Tuesday, September 14, 2010

Adventures in African Cooking: Liberian Pepper Sauce

I am writing this in withdrawal. It's been 5 days since I've allowed myself to eat hot peppers, the small bit off the end of a roasted hot pepper dipped in Thai sweet vinegar sauce last night notwithstanding. My stomach is feeling much better, thank you. I still deny any causation from the correlation hot pepper equals terminal belly pain, but my behavior has changed.

So, in my longing, I give you multiple variations on pepper sauce--that Liberian elixir that, when everything else in your meal is going very wrong, you can slather on in abundance and find comfort in the fact that yes, it is passably good and now you can eat it.

Here in Liberia, the predominant fresh peppers are Scotch bonnets with bird's eye around if you search a bit. For 100 L.D. (about $1.40) you can get about 3 cups of mostly green ones with some red thrown in. I like to sort out the slightly sweeter red ones, blitz them in the food processor and add vinegar, salt and sugar for an Asian-style pepper sauce.
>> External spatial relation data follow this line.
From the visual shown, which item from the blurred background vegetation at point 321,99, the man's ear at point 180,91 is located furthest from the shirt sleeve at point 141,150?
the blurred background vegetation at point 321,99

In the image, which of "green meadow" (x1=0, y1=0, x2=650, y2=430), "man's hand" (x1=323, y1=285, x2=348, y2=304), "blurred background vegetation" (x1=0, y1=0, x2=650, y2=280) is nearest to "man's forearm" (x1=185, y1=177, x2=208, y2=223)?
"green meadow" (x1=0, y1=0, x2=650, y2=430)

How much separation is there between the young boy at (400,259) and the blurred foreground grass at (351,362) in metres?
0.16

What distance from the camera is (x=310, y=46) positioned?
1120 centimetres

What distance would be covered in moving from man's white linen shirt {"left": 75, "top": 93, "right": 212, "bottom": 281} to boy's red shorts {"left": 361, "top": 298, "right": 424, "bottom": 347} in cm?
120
There are as many variations on pepper sauce as there are people who love it too much. For example, my ladies in Robertsport boil the peppers first, then mash them, then fry them. The way I've written up here is easier and probably slightly hotter because you don't boil and drain the peppers. Do with them what you will, but don't blame me if you start to experience intense distress over liking something that causes so much pain...

Liberian hot pepper sauce

1 cup hot peppers, washed and dried, then sliced finely
2 cups onions, sliced
salt or a seasoning cube, if you're up for the MSG (and who here isn't?)
vegetable oil, about 1/4 cup (don't skimp. this will help preserve the pepper sauce and aid its sauce-like consistency)

Mix all the ingredients in a saucepan or a frying pan, stirring over low to medium heat until everything is cooked and smelling nicely. You might want to open the windows, as the steam from the cooking peppers will make you and everyone in your kitchen and perhaps your building cough violently (don't forget that people have called anti-terrorism squads in response to fumes from brewing pepper sauce). When the acrid and inflammatory fumes disperse and start smelling sweet, the sauce is ready to taste to adjust the seasoning.

At this point, you can add a variety of ingredients: creamy peanut butter (a.k.a. ground pea butter), tomato paste (my favorite, creating a very spicy ketchup) or, if you're really brave, some mashed smoked fish.

Don't be shy to tell me what you think!

1 comment:

  1. I tasted this for the first time recently and it made everything I ate taste better. You've given me a starting point to recreate it and I could tell the one I tried had smoked fish in it so I'll definitely put some in. Thanks!